Visit of the Zarist summer-residence, "Peterhof". After watching the extraordinarily splendid interiors, we stroll through the park and on the ice of the frozen East - Sea. It is extremely cold and breezy. In the evening we could see Tschaikowsky's ,,Schwanensee", performed by the world-famous Kirov - Ballett. The next day, after another sightseeing of the "Puschkin-Palace", we do again extensive rehearsels.The next concert takes place in the following morning at a school. Certainly, it was not only because of the narrowness of the room, that we get an especially intensive contact to the youthful public. There were standing ovations, and after the last encore, the concert finally finishes by all together singing Russian songs. In the afternoon we have a city-sightseeing tour with the bus. Our driver, Wladimir, is a man like one imagines the typical Russian. Afterwards, there is a farewell-party of the guest-family-children. (The next day we shall go to Nowgorod.) We listen to an overwhelming performance of the children's choire, the level is really professional. A word to the guest-families: Despite the more or less existing language-barrieres, the people showed us an exuberant cordiality and hospitality.Their material need was obvious everywhere, but nevertheless they offered us particular hospitality: Beds were evacuated, candies, meat and fruits are presented, and I myself have to survive the Russian friendship with a particular steadiness in Vodka-drinking. Quickly, we get close contact, and then even serious conversation-topics like the current political situation, economy, democracy, communism, Tschernobyl etc arise.Beside the concerts, the musical experience, it was this the most valuable experience, that we could take home.

We go to the 200 km distant old Russian city Nowgorod, which formerly belonged to the Hanseatic league. In the history of Russia it had played an important role since the MiddleAges. A historic city-kernel with Kremlin-wall and dome-church reminds of former influence and wealth. Here, we have our most important concert in a beautiful big hall of the local philharmonic. It is a concert within the Nowgorod Winter - Music - Festival and it is estimated with active public interest. The local broadcasting brings a live-report of our rehearsel; in the concert-pause there are television--and press-interviews. A professionel announcer introduces our program to the audience. Again is the public reacts enthusiastically to our music. Not finishing applause, that forced us to four encores, may give an impression of that.
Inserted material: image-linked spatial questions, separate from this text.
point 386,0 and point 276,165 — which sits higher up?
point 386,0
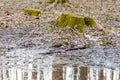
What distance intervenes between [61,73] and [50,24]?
692 cm

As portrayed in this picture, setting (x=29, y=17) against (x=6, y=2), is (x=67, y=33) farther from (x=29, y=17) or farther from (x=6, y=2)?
(x=6, y=2)

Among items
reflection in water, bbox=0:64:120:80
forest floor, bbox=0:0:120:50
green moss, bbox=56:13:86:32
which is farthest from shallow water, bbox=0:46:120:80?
green moss, bbox=56:13:86:32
Especially the jazzy pieces and the avant-garde works of Leo Brouwer, and Werner Heider ("Edition "), as well as Steve Reich's "Electric Counterpoint" were favoured.
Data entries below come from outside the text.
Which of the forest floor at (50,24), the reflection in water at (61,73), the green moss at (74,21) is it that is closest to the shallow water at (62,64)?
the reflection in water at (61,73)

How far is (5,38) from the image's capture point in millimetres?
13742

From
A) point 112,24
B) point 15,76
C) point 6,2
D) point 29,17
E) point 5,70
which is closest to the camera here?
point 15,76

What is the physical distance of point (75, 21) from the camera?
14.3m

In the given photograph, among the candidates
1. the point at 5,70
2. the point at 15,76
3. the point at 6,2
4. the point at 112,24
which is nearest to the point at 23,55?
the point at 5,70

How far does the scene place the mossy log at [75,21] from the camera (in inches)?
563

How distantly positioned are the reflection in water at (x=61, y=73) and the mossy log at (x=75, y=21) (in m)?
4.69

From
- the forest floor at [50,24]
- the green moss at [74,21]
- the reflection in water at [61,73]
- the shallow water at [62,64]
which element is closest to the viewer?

The last day of our stay we walk around in the ancient part of town, looking for stamps which are very rare. On the way, we can see people, who had cut wholes into the ice of the frozen river bathing in it! Nobody of us felt urged to do likewise! In the evening Henrietta had organized a meal in an historic restaurant; beverages and foods after old Russian recipes are served.

Return to St. Petersburg and flight to Stuttgart. Everybody is back home again - wearily, but stimulated from the many experiences. These eight days in Russia had been a big success, musically, culturally and socially.